> **Verilen Problem**
Aşağıdaki Ekim Devrimi metnine göre şu soruları kısaca yanıtlayın:
(a) 2017 Gençlik Yaz Kampı kaçıncı kez gerçekleştirildi?
(b) Bildirgeye göre KHK'ler ile kaç insan ihraç edildi?
(c) SSCB'de ücretsiz bir hizmet olarak tanınan hak hangisiydi?

> **Metin Bloğu**
****
Ekim Devrimi’nden güç alarak mücadeleye!
Gençlik Yaz kampı Kadın Çalışmaları Atölyesi kadın sorununa dair pek çok tartışma yürüttü demiştik. Kamp sonunda bir de bildirge yayımladılar. İşte Kadın Çalışmaları Atölyesi sonuç bildirgesi.

15’incisi gerçekleştirilen 2017 Gençlik Yaz Kampı’nda kurulan atölyelerde genç kadınlar ve erkekler birçok konuda çalışmalar yaptı, tartışmalar yürüttü. Kadın Çalışmaları Atölyesine katılan genç kadınlar da kadın sorunu ile ilgili meseleler üzerinde durdu. Kadınların yaşamını kökten bir değişime uğratan Ekim Devrimi’nin 100 yılı dolayısıyla da Sovyetler Birliği’nde kadınların haklarına, yaşanan toplumsal dönüşümlere, eşitlik mücadelesine bugünden bir değerlendirme yapıldı. Kadın Çalışmaları Atölye’si katılımcıları kampın sonunda hazırladıkları deklarasyonu sunarak bundan sonra yapacaklarını anlattı:

KADIN ÇALIŞMALARI ATÖLYESİ SONUÇ BİLDİRGESİ
Sevgili kamp katılımcıları ve sevgili kız kardeşlerimiz,
Bu sene 15.’si düzenlenen Gençlik Yaz Kampı, OHAL koşullarının bir yönetme biçimi olarak süreklileştirilmeye ve sıradanlaştırılmaya çalışıldığı bir dönemde gerçekleşti. KHK’ler ile yüzbinlerce insanın ihraç edildiği, on binlercesinin gözaltına alındığı veya tutuklandığı bu süreçte kadınlar da yaşamlarının her alanında daha çok eşitsizlik, baskı ve şiddetle karşı karşıya kaldılar. Bu koşullar altında bir araya geldiğimiz kampımızda Kadın Çalışmaları Atölyesi’nde yürüttüğümüz tartışmaları ve sonuçlarını sizlerle paylaşmak istiyoruz.
Sevgili arkadaşlar,
Ekim Devrimi’nin üzerinden tam 100 yıl geçti. Kapitalist sistemin ortadan kaldırılıp yeni bir toplumun kurulması aşamasında erkek egemenliğinin hukuksal, ekonomik ve toplumsal alanlarda yok edilmesinin ve tam eşitliğin sağlanmasının ön koşullarını yaratan Ekim Devrimi, kadınların yaşamında kökten değişiklikleri beraberinde getirdi. SSCB’de kadının üretime katılması ve beraberinde kadın emeğinin kalifiye hale getirilmesi, ev içi hizmetlerin kolektifleştirilmesi, kadın doğurganlığının tüm toplumun çıkarına planlanması ve örgütlenmesi, oy hakkı, boşanma hakkı ve ücretsiz bir hizmet olarak kürtaj hakkı gibi uygulamalar kadının kurtuluşu açısından nasıl toplumsal dönüşümlerin sağlandığını ve sağlanabileceğini gösterdi. Bu açıdan, kadının üretim ilişkilerindeki konumu ile toplumsal yaşamdaki konumunu eşitlik temelinde örgütleyen Sovyetler, bugünkü emek ve beden tartışmalarına da ışık tutmaktadır.
****
> **Verilen Veriler**
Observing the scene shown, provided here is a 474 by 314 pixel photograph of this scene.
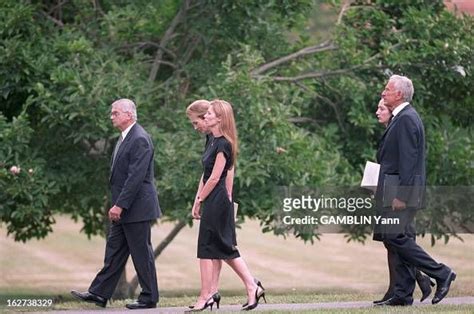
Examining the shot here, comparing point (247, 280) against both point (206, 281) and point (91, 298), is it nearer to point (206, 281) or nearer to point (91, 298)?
point (206, 281)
****
> **Görevin Cevabı**
(a) 15'inci kez.
(b) Yüzbinlerce insan.
(c) Kürtaj hakkı.